*Material for the task*
---

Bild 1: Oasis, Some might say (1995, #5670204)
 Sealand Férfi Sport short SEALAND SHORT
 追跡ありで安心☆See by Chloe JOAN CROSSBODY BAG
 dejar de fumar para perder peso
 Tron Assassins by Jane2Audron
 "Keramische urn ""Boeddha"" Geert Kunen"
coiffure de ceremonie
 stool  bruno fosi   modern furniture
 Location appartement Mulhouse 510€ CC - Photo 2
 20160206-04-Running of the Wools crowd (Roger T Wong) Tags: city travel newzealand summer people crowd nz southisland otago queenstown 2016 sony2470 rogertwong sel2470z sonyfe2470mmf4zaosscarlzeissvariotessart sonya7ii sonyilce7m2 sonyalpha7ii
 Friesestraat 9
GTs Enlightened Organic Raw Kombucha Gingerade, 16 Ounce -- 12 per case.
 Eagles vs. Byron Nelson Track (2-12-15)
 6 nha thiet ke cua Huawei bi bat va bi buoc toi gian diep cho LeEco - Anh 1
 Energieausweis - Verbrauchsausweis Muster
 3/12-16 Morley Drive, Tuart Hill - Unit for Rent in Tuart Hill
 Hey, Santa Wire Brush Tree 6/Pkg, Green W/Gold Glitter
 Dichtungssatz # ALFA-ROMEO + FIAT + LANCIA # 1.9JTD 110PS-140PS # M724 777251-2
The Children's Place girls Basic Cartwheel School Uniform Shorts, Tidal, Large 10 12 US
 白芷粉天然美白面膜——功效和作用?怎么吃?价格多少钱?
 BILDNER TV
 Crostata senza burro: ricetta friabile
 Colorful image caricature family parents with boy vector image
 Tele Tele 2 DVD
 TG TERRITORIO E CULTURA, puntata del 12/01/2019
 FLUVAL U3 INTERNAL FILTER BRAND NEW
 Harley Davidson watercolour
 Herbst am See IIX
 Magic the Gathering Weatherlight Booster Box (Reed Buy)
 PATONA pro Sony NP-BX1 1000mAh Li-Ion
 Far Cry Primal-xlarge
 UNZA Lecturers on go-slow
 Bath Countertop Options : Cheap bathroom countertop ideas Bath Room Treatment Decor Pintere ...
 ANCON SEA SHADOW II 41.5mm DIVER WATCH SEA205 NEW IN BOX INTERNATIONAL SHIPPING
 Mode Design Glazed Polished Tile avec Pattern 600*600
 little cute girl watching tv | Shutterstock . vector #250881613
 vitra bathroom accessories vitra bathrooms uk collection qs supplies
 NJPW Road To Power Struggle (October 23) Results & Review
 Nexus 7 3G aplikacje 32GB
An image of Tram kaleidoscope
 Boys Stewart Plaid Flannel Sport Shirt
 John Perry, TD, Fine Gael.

---

*What is needed*
Copy exactly the lines that run from the one with "FLUVAL U3 INTERNAL FILTER BRAND NEW" to the last line of the material, including both.

*Reply to the task*
 FLUVAL U3 INTERNAL FILTER BRAND NEW
 Harley Davidson watercolour
 Herbst am See IIX
 Magic the Gathering Weatherlight Booster Box (Reed Buy)
 PATONA pro Sony NP-BX1 1000mAh Li-Ion
 Far Cry Primal-xlarge
 UNZA Lecturers on go-slow
 Bath Countertop Options : Cheap bathroom countertop ideas Bath Room Treatment Decor Pintere ...
 ANCON SEA SHADOW II 41.5mm DIVER WATCH SEA205 NEW IN BOX INTERNATIONAL SHIPPING
 Mode Design Glazed Polished Tile avec Pattern 600*600
 little cute girl watching tv | Shutterstock . vector #250881613
 vitra bathroom accessories vitra bathrooms uk collection qs supplies
 NJPW Road To Power Struggle (October 23) Results & Review
 Nexus 7 3G aplikacje 32GB
An image of Tram kaleidoscope
 Boys Stewart Plaid Flannel Sport Shirt
 John Perry, TD, Fine Gael.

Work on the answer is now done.